Given the records below, the lines starting at the line with "Progetto per un" and ending at the line with "Jan. 20, 2014" should be output exactly, both end lines kept and pictures left out.

■ Supplied data:
• • • • • • •
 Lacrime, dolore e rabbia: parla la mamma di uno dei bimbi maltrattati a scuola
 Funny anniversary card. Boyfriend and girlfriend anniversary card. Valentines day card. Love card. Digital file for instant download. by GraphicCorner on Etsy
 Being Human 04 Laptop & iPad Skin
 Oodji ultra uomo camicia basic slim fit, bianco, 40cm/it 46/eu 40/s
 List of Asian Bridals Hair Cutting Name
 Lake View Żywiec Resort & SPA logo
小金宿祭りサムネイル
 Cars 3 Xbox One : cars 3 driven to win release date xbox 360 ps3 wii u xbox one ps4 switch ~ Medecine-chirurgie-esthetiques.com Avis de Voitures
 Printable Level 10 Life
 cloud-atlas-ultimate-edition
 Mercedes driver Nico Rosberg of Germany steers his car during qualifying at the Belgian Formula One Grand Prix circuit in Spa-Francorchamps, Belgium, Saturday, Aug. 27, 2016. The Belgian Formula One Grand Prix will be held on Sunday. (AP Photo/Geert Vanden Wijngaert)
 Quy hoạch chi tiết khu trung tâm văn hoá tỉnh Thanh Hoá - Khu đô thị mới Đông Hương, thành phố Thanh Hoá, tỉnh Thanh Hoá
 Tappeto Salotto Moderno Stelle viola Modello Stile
• • • • • • •
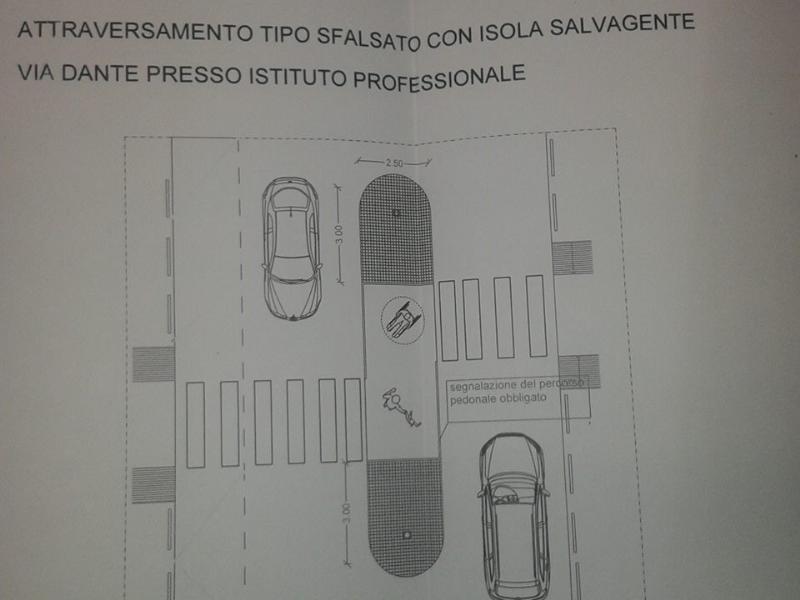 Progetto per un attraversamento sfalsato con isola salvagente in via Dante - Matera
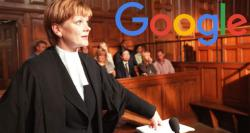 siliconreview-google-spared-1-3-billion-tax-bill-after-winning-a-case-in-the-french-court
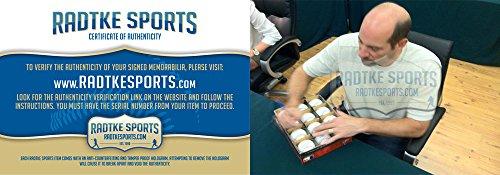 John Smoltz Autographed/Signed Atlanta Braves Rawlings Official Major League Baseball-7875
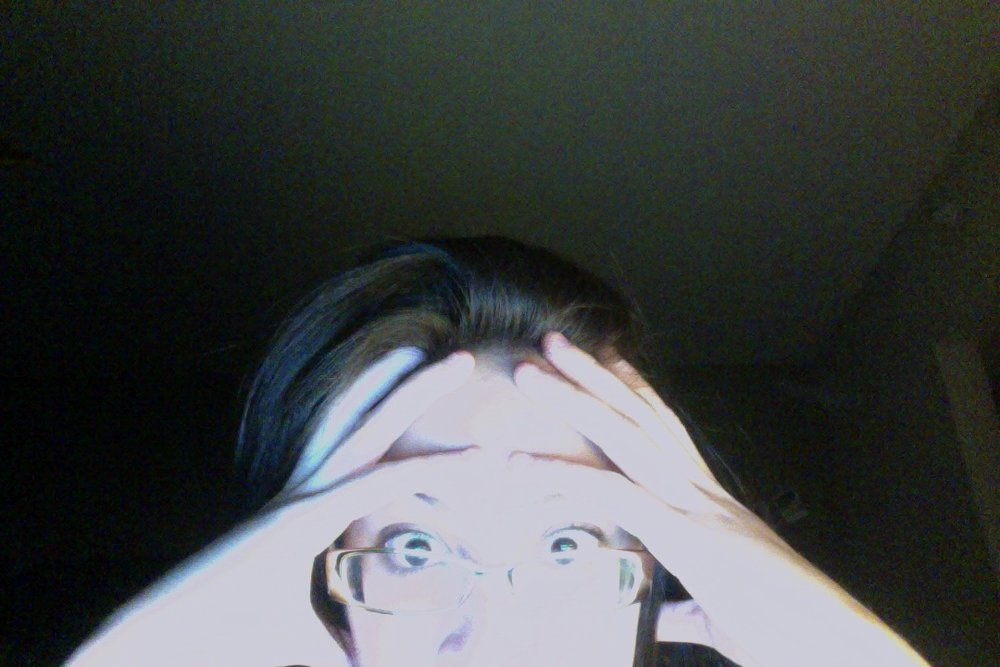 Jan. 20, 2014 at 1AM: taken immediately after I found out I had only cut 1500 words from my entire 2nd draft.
• • • • • • •
■ Reply to the task:
 Progetto per un attraversamento sfalsato con isola salvagente in via Dante - Matera
 siliconreview-google-spared-1-3-billion-tax-bill-after-winning-a-case-in-the-french-court
 John Smoltz Autographed/Signed Atlanta Braves Rawlings Official Major League Baseball-7875
 Jan. 20, 2014 at 1AM: taken immediately after I found out I had only cut 1500 words from my entire 2nd draft.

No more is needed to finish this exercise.